After the tracking process, we have obtained the positional information and gait feature of moving pedestrians in the video view. Next, we need to identify the target pedestrian among the candidate pedestrians in the video view to determine its position. Face-recognition systems don’t fit this situation because the surveillance cameras in real-life usually have low resolution and monitor large areas, thus the pedestrians’ faces in the video view are too blur to be recognized. What’s more, one surveillance camera can catch the face of a pedestrian only when it is facing the camera. Therefore, in our work, we instead use the accelerometers and magnetometers in the smartphones to collect the walking features of the pedestrians, including azimuth, walking state and step frequency. The walking feature will be used to match the gait features extracted in the first part of our system to recognize the user of the smartphone.
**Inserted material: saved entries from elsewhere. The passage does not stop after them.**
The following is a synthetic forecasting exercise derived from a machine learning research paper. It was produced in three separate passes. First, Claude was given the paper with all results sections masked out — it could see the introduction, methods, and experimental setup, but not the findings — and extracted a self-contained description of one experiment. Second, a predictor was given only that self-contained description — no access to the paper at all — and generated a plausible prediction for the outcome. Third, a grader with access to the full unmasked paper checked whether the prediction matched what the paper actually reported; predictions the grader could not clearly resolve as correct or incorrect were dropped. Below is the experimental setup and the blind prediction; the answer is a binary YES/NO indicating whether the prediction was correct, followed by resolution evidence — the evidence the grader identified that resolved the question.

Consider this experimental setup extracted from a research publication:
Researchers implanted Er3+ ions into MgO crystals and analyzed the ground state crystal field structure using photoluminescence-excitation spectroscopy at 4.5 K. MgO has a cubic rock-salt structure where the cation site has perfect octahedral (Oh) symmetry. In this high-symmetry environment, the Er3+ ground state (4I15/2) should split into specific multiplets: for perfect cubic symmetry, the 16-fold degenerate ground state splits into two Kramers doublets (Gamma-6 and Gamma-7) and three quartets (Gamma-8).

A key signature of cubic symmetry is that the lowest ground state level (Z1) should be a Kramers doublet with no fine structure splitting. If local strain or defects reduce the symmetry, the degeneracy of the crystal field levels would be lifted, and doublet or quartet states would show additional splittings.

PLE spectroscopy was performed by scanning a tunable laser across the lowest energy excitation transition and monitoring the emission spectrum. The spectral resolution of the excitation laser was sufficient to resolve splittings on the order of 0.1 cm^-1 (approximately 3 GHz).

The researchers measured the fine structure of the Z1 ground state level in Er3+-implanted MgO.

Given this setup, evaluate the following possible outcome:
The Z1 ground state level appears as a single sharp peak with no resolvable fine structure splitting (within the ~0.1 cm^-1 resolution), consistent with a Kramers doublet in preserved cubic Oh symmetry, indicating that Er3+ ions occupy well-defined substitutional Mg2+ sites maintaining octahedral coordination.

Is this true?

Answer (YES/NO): NO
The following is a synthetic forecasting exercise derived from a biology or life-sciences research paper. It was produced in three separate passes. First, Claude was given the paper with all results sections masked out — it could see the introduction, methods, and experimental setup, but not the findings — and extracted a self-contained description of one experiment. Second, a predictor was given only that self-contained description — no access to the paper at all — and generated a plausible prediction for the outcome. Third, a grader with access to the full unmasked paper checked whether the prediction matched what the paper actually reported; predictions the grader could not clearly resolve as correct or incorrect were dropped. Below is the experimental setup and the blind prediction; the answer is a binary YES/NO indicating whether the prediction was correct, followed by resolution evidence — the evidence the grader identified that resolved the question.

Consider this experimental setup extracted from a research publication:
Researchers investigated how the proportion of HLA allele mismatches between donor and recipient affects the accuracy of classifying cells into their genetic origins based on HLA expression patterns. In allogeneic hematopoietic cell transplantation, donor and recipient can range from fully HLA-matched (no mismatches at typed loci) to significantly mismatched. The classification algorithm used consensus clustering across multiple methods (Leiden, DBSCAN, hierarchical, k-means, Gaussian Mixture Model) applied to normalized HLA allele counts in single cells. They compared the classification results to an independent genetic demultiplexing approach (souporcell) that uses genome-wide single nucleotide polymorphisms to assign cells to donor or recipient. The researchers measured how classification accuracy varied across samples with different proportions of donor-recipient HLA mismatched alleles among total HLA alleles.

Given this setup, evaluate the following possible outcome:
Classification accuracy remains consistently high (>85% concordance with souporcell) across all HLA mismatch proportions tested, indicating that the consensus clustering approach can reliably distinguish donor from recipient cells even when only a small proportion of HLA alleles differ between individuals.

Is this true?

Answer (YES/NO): NO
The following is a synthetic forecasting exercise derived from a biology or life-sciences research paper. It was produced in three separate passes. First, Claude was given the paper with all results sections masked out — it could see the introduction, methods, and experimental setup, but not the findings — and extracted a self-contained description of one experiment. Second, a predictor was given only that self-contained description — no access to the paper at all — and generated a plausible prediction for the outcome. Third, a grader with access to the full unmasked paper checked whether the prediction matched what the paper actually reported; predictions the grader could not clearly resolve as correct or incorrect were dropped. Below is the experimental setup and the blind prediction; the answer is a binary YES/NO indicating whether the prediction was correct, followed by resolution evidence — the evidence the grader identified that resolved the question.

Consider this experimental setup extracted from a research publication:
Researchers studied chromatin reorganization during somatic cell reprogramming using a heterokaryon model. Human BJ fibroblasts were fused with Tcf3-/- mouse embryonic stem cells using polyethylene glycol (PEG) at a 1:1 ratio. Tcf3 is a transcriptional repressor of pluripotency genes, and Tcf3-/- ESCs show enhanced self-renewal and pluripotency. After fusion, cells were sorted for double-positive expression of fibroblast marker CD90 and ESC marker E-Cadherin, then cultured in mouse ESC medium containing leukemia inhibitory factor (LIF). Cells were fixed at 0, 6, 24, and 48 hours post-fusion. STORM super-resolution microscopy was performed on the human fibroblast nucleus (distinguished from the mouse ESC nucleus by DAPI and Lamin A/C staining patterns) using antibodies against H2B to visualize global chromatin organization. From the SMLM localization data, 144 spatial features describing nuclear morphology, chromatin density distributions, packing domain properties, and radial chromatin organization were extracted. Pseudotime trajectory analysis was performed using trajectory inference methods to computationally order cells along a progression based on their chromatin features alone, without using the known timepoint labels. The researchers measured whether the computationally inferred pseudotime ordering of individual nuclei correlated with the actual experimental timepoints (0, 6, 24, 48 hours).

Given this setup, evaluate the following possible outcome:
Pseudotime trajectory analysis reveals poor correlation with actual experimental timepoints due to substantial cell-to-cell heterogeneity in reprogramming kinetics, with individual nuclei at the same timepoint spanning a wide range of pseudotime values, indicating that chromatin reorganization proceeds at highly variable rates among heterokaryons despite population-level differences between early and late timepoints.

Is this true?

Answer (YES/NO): YES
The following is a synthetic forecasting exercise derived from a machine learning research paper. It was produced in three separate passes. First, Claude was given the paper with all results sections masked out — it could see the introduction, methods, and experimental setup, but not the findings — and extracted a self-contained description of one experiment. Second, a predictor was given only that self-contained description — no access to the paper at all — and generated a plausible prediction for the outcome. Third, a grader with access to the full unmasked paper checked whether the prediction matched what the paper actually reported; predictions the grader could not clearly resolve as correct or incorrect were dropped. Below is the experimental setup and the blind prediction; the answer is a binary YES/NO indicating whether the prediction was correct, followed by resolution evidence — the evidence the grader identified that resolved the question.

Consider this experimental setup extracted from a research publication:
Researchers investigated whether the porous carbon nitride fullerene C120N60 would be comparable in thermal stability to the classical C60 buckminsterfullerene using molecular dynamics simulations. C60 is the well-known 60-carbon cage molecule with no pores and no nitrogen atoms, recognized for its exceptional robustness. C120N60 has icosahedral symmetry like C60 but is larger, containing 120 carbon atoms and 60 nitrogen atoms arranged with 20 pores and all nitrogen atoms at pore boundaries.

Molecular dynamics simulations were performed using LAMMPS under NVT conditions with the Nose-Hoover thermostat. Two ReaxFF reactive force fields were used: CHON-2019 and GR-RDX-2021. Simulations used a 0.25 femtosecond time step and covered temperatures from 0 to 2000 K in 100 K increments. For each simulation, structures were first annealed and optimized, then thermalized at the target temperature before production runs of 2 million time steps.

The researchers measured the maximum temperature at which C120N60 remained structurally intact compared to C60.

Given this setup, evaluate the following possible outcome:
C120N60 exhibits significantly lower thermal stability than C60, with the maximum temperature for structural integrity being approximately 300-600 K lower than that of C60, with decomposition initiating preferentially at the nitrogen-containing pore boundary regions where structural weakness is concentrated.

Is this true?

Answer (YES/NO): NO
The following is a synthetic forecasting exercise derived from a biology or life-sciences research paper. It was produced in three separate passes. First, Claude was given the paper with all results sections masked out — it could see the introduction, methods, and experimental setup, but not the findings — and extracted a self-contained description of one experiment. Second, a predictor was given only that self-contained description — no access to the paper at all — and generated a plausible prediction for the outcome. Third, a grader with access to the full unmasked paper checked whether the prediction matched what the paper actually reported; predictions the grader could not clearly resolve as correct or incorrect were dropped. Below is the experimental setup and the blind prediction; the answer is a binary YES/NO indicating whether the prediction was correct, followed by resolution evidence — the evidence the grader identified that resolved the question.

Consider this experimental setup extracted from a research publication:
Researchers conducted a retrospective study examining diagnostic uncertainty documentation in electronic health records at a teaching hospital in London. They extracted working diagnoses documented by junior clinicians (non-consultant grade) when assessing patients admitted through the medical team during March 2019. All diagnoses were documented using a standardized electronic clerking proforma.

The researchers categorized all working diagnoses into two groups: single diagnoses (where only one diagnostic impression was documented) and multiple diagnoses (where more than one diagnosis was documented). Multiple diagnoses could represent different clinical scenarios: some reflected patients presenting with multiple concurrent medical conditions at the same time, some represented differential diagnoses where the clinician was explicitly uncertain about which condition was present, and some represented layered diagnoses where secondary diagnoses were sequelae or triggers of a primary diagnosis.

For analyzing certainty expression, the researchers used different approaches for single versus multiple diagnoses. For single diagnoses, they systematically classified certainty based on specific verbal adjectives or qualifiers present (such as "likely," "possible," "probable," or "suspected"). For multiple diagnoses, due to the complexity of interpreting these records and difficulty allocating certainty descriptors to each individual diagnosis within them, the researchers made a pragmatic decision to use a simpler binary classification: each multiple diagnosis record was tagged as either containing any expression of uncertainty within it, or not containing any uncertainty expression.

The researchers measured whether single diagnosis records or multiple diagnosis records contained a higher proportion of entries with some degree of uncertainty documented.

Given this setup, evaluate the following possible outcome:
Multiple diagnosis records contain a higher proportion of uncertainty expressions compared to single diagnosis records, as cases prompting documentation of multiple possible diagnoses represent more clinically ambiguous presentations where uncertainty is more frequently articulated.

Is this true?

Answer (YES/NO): YES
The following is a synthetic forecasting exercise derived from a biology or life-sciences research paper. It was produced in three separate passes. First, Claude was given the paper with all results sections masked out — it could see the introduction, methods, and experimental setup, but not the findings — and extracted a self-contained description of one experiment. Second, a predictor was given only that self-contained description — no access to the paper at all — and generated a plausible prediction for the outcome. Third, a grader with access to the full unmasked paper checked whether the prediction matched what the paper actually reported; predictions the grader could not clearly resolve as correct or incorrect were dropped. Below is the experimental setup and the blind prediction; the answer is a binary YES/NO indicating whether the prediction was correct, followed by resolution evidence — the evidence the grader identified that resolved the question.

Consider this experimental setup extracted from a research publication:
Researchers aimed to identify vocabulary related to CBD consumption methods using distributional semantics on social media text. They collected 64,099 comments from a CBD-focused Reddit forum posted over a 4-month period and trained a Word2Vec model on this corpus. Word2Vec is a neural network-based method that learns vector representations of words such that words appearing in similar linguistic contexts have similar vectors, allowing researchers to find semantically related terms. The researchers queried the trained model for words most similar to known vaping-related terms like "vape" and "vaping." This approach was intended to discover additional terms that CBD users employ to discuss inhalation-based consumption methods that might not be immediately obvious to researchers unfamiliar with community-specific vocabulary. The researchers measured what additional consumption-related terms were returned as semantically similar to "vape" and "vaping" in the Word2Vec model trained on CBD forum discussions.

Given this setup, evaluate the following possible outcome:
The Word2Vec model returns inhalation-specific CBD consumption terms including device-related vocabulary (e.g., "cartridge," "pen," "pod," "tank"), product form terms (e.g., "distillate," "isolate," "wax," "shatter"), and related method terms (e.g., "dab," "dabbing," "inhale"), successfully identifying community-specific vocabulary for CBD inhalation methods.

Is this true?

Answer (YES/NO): NO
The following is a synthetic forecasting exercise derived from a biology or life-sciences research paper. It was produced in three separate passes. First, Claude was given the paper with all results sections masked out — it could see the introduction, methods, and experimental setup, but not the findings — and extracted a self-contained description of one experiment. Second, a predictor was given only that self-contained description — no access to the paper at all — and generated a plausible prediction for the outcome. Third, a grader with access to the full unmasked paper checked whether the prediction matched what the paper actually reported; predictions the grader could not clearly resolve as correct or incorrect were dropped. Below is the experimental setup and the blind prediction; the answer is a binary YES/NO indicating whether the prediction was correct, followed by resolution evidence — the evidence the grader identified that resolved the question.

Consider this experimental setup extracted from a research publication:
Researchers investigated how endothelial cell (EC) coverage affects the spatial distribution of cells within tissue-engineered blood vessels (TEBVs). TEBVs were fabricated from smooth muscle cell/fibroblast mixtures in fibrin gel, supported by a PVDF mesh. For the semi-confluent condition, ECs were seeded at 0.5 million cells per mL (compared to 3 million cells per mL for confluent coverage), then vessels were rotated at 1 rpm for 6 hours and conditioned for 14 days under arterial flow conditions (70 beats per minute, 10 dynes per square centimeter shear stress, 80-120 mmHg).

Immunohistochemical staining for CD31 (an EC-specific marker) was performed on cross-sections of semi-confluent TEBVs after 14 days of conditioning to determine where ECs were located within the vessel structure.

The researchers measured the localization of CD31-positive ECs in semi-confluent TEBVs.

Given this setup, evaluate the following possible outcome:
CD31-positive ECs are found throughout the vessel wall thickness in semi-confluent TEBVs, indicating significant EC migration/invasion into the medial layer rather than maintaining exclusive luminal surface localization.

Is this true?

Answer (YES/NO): YES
Our experimental environment is set in a big room with a size of 10m × 14m. A single surveillance camera is installed on the wall. People walk around with smartphones, and the system identify them and calculate their physical positions.
The error is defined as the L1-norm difference between the reported position of our indoor positioning system and the manually marked position within each frame. Our results show that, when a pedestrian is not sheltered, the mean error is about 9 centimeters while the max error is 17 centimeters. In occlusion conditions, the mean and max errors respectively increase to 14 and 29 centimeters.

Conclusions and significance
In this work we propose a novel indoor positioning system with surveillance cameras. Compared with RF-based approaches, our system has very high accuracy (at centimeter level). It is also more user-friendly compared with other VLP-based systems. The system can be rapidly set in any building covered by surveillance cameras and does not need extra equipment. Unlike WiFi or magnetic field fingerprinting, the proposed system does not need regular calibration. In summary, our work is a successful attempt to apply the idea of computer vision in indoor positioning area.